**KETENTUAN LATIHAN**
Jawablah pertanyaan berikut berdasarkan teks bacaan.
1. Perkembangan peradaban di negeri mana yang menimbulkan agama Hindu-Budha?
2. Di mana letak kerajaan Kutai?
3. Kepada kerajaan apa tampuk kekuasaan berpindah setelah kerajaan Kutai runtuh?

**TEKS BACAAN**
==========
Perkembangan peradaban di India yang menimbulkan agama Hindu-Budha telah berdampak pada peradaban di Nusantara. Akibat dari agama tersebut maka mulailah muncul kerajaan-kerajaan  bercorak Hindu-Budha di beberapa tempat di seluruh Nusantara.
Melalui bukti-bukti artefak yang telah ditemukan maka disimpulkan bahwa kerajaan pertama yang ada di Nusantara adalah kerajaan Kutai yang terletak di Kalimantan Timur. Kerajaan ini menjadi model pertama kerajaan Hindu yang selanjutnya akan menjadi contoh bagi pengembangan kerajaan-kerajaan di seluruh Nusantara. Setelah kerajaan Kutai runtuh tampuk kekuasaan kemudian berpindah pada kerajaan Tarumanegara di Jawa Barat. Kerajaan ini juga menjadi kerajaan perintis pertama di sepanjang pulau Jawa yang kemudian akan menjadi pulau paling banyak kerajaan di kemudian hari.
==========
**CUPLIKAN DATA**

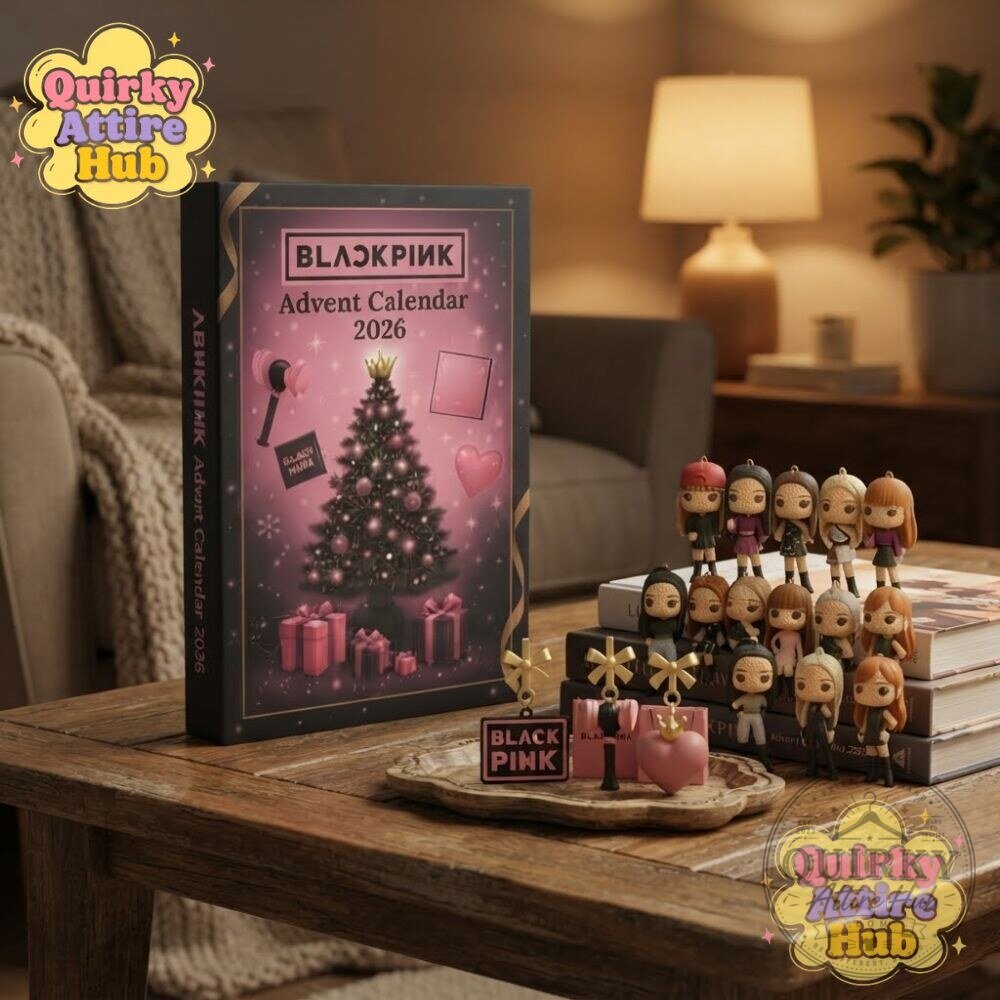 BLACKPINK Advent Calendar 2D Acrylic Characters & Holiday Tree Pendants 19 BLACKPINK Advent Calendar 2D Acrylic Characters & Holiday Tree Pendants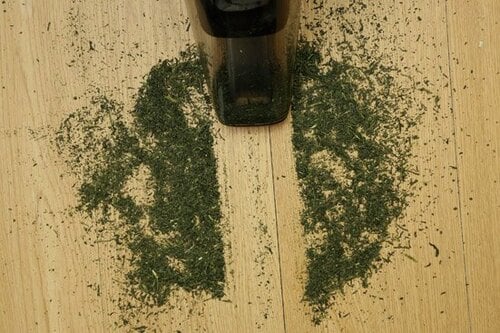 液体の吸引力はやや弱め固形物を吸うには使えます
==========
**JAWABAN TERTULIS**
1. India.
2. Kalimantan Timur.
3. Kerajaan Tarumanegara di Jawa Barat.